Answer
$x=\sqrt e$ is the critical number of $f$.
Work Step by Step
How to find the critical numbers of a function $f$ according to the definition
1) Find all numbers of $c$ satisfying either $f'(c)=0$ or $f'(c)$ does not exist.
2) See that all the $c$ we get lie in the domain of $f$ $(D_f)$ or not.
- If $c$ lies in $D_f$, $c$ is a critical number of $f$.
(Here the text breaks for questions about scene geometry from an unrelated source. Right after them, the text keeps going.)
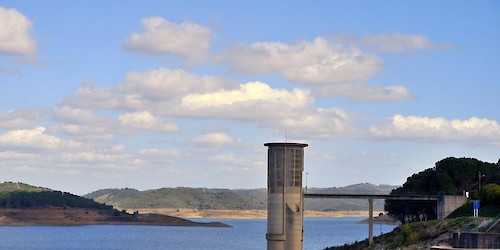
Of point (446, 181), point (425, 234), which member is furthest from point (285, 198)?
point (446, 181)

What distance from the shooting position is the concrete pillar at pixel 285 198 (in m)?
123

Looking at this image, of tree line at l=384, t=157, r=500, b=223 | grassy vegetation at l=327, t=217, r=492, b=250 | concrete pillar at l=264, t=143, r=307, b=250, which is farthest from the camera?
tree line at l=384, t=157, r=500, b=223

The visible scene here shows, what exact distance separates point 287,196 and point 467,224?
73.7 feet

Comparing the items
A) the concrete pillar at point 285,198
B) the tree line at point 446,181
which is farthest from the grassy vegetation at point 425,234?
the tree line at point 446,181

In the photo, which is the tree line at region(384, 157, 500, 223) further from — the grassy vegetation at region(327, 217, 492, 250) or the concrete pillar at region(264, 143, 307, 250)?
the concrete pillar at region(264, 143, 307, 250)

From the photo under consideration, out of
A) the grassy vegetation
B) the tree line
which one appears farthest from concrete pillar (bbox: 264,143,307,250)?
the tree line

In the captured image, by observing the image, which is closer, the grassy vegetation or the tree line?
the grassy vegetation

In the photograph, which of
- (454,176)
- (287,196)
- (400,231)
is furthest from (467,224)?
(454,176)

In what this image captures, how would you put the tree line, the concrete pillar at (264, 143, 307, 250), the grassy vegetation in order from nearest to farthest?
the grassy vegetation → the concrete pillar at (264, 143, 307, 250) → the tree line

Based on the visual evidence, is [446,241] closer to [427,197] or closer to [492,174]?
[427,197]

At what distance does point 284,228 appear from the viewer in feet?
405

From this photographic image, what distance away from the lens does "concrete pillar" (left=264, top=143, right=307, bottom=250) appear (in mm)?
123312

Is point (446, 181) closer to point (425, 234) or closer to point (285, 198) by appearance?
point (425, 234)

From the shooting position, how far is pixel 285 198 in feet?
406
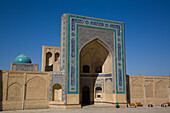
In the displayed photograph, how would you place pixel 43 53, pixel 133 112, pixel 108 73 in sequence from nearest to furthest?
1. pixel 133 112
2. pixel 108 73
3. pixel 43 53

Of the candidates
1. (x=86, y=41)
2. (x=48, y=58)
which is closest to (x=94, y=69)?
(x=86, y=41)

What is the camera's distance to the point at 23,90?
12977 millimetres

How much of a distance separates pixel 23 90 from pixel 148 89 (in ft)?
34.6

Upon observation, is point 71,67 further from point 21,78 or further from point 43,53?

- If $c$ does not lie in $D_f$, $c$ is not a critical number of $f$.
$$f(x)=x^{-2}\ln x$$
$\ln x$ is only defined for $x\gt0$. Therefore, $$D_f=(0,+\infty)$$
*First, we find $f'(x).$
$$f'(x)=-2x^{-3}\ln x+x^{-2}\frac{1}{x}$$
$$f'(x)=-2x^{-3}\ln x+x^{-3}$$
$$f'(x)=x^{-3}(-2\ln x+1)$$
$$f'(x)=\frac{1}{x^3}(-2\ln x+1)$$
We find $f'(x)=0$, $$f'(x)=0$$
$$-2\ln x+1=0$$ (since $\frac{1}{x^3}$ cannot equal $0$).
$$\ln x=\frac{1}{2}$$
$$x=e^{1/2}=\sqrt e$$
This value belongs to $D_f$, so it is a critical number of $f$.
Also, looking at $$f'(x)=\frac{1}{x^3}(-2\ln x+1)$$, we see for $x=0$, $f'(x)$ does not exist. However, $x=0$ does not belong to $D_f$, so it is not a critical number of $f$.
We conclude that $x=\sqrt e$ is the critical number of $f$.